Common breakages with Picnic CSS pages

1. Inline style="" attributes

Blocked unless you allow inline styles.

2. Tiny inline helper scripts

Stuff like theme toggles, nav toggles, or server-rendered config blobs will fail without a nonce or hash.

3. External icons or fonts

Picnic doesn’t require them, but your design probably does. If you add a hosted font, update font-src and maybe style-src.

4. Data URI images

Some apps use base64 icons or generated image previews. Keep img-src data: if you rely on that.

Debugging strategy that actually works

Use this order:

  1. Start with Content-Security-Policy-Report-Only
  2. Load your pages and watch the browser console
  3. Add only the sources you truly need
  4. Switch to enforcing mode

Example report-only header:

Content-Security-Policy-Report-Only:
  default-src 'self';
  style-src 'self';
  script-src 'self' 'nonce-{RANDOM_NONCE}';
  img-src 'self' data:;
  font-src 'self';
  connect-src 'self';
  base-uri 'self';
  form-action 'self';
  frame-ancestors 'none';
  object-src 'none';

If your team is new to CSP, report-only mode saves a lot of angry debugging.

Minimal Picnic CSS static site

Content-Security-Policy:
  default-src 'self';
  style-src 'self';
  img-src 'self' data:;
  font-src 'self';
  base-uri 'self';
  form-action 'self';
  frame-ancestors 'none';
  object-src 'none';

Picnic CSS app with JavaScript

Content-Security-Policy:
  default-src 'self';
  style-src 'self';
  script-src 'self' 'nonce-{RANDOM_NONCE}';
  img-src 'self' data:;
  font-src 'self';
  connect-src 'self';
  base-uri 'self';
  form-action 'self';
  frame-ancestors 'none';
  object-src 'none';

Picnic CSS with third-party analytics

Content-Security-Policy:
  default-src 'self';
  style-src 'self';
  script-src 'self' 'nonce-{RANDOM_NONCE}' https://www.googletagmanager.com;
  img-src 'self' data: https:;
  connect-src 'self' https://*.google-analytics.com https://*.googletagmanager.com;
  font-src 'self';
  frame-ancestors 'none';
  base-uri 'self';
  form-action 'self';
  object-src 'none';

Keep it as small as possible. That’s the whole game.

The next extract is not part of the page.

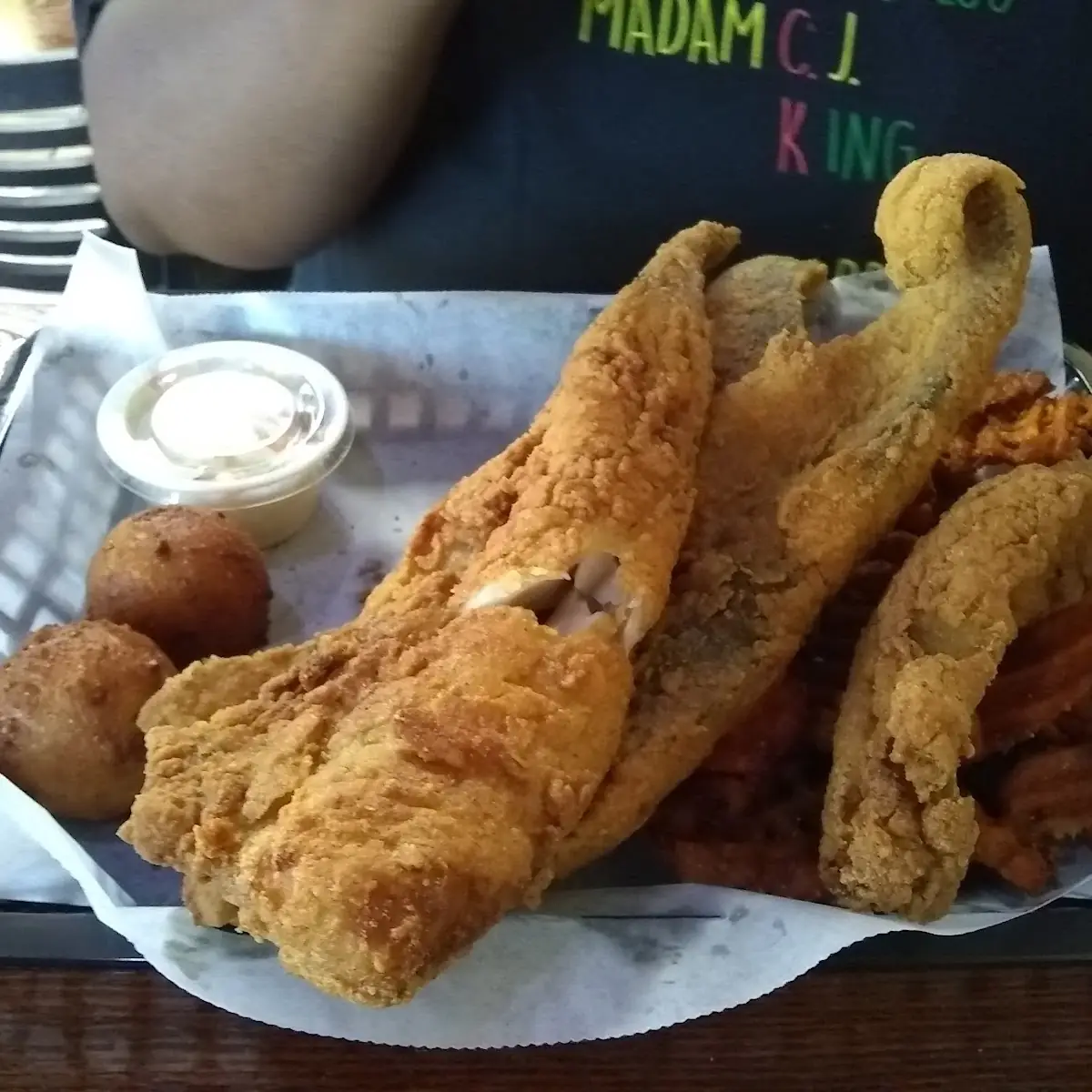 Fried Whiting Fish Fry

Picnic CSS is one of the easier front-end libraries to secure with CSP because it doesn’t fight you. If your policy gets bloated, the culprit is probably your own inline code or a third-party script, not the CSS framework. That’s good news, because it means you can usually fix the problem instead of just loosening the policy until everything stops complaining.